Assigned task »
Extend the review of Gioia's jazz book that follows, writing on from its final sentence.

Extract to read »
▬▬▬▬▬▬▬▬▬▬

Gioia-who helped establish the jazz studies program at Stanford, and whose previous books include The History of Jazz (Oxford, 1997)-comes to this task with well-tested expertise. His writing is conversational and full of illustrative examples, geared toward a reader who’s earnest and curious but a little tentative.

He begins with a chapter titled “The Mystery of Rhythm,” kicking around thoughts on the miracle of swing. In order to grasp what constitutes a great jazz rhythm section, he suggests, you should listen to some that are fair-to-middling. (I can attest to the effectiveness of this approach, though it sounds about as appealing as a flu vaccine.) He’s more crisply insightful on the genius of a rhythm team that locks in but breathes, as opposed to a programmed track: “Like John Henry in the famous folk ballad, jazz musicians beat machines, and the competition isn’t even close.”

Gioia is a historian at heart, or maybe by force of habit. A chapter called “The Origins of Jazz” delves into turn-of-the-century New Orleans; the next chapter, “The Evolution of Jazz Styles,” bounces from the Chicago school to Harlem stride to Kansas City swing, and so on. These pages feel dutiful and cursory-Jazz for Dummies. And by presupposing the absolute need for a broad historical foundation, they undercut the book’s given premise: Does a novice really need to grasp Jelly Roll Morton to properly dig Joey Alexander? To make an analogy with cinema, an art form roughly as old as jazz, it’s like insisting that you can’t be considered film-literate without having seen the works of the brothers Lumière, let alone Citizen Kane.

▬▬▬▬▬▬▬▬▬▬

Dataset entries »
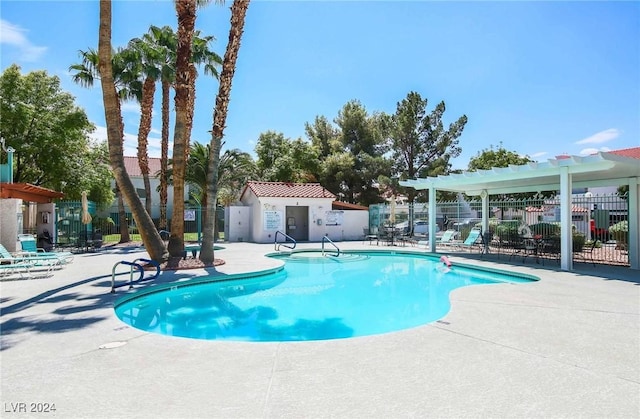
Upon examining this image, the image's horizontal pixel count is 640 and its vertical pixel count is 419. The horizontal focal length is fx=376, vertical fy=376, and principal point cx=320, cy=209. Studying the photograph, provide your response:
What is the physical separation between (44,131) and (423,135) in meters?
28.2

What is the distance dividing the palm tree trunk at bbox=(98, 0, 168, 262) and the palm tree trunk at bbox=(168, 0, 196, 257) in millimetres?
808

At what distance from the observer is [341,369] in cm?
439

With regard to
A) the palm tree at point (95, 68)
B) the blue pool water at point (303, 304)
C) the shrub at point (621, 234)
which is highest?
the palm tree at point (95, 68)

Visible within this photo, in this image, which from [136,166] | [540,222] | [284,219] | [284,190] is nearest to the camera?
[540,222]

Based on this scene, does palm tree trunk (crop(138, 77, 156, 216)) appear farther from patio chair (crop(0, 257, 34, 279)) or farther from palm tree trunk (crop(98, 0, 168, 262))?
patio chair (crop(0, 257, 34, 279))

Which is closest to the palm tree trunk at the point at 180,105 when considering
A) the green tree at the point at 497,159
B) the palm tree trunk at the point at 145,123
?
the palm tree trunk at the point at 145,123

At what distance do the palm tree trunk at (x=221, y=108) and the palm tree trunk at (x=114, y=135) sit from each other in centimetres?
157

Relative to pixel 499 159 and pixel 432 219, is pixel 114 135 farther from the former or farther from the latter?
pixel 499 159

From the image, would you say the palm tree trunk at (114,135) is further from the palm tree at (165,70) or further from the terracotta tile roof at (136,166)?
the terracotta tile roof at (136,166)

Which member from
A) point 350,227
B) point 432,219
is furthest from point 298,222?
point 432,219

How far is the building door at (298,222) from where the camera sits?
2729 cm

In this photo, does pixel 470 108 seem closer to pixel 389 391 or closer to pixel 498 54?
pixel 498 54

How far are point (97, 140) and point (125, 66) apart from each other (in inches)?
647

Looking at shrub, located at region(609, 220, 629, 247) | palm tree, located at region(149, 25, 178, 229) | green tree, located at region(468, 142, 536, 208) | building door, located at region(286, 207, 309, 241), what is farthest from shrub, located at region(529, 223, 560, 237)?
palm tree, located at region(149, 25, 178, 229)
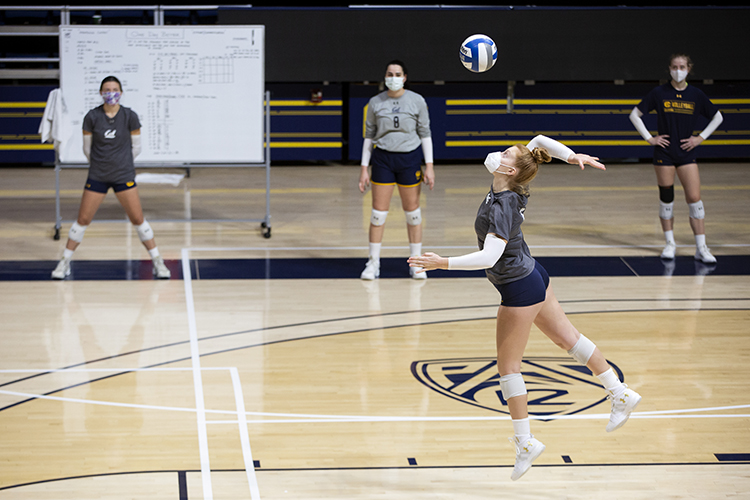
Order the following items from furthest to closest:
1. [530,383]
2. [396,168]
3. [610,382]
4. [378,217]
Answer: [378,217]
[396,168]
[530,383]
[610,382]

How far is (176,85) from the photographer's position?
854 centimetres

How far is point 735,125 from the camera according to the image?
13.8m

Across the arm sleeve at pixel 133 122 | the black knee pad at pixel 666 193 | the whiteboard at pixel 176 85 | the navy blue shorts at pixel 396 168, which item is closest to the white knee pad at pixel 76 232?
the arm sleeve at pixel 133 122

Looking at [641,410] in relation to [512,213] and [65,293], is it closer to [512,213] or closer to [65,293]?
[512,213]

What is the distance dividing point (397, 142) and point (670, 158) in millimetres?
2501

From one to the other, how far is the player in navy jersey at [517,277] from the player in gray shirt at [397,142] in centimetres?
311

▬▬▬▬▬▬▬▬▬▬

Answer for the task »
But this seems to be the author’s conviction, rooted in personal experience. How to Listen to Jazz is scattered with hints of memoir, and they point to an admirably comprehensive disposition. Gioia, a pianist, recalls studying Charlie Parker solos at half-speed on his turntable, and suggests singing along to Parker’s melodies as a means of cracking bebop’s code. He urges a listener to ignore the cerebral discourse around free jazz and focus on its emotional charge. Elsewhere he describes the measures he once took in order to hear Louis Armstrong with fresh ears. He spent the previous two weeks listening only to jazz from before Armstrong’s time, by the likes of Kid Ory and King Oliver. When he finally allowed himself some early Pops, he writes, it was “as if we [had] moved, in a single, inspired step-change, from Euclid’s geometry to Newton’s calculus.” Gioia stops short of urging you to recreate this experiment, but uses it to make a point: We shouldn’t approach Armstrong as a relic. “We need to recalibrate our perceptions and experience this music as part of the same spirit that, during the 1920s, also produced the masterworks of Joyce, Woolf, and Proust.” Amen and amen.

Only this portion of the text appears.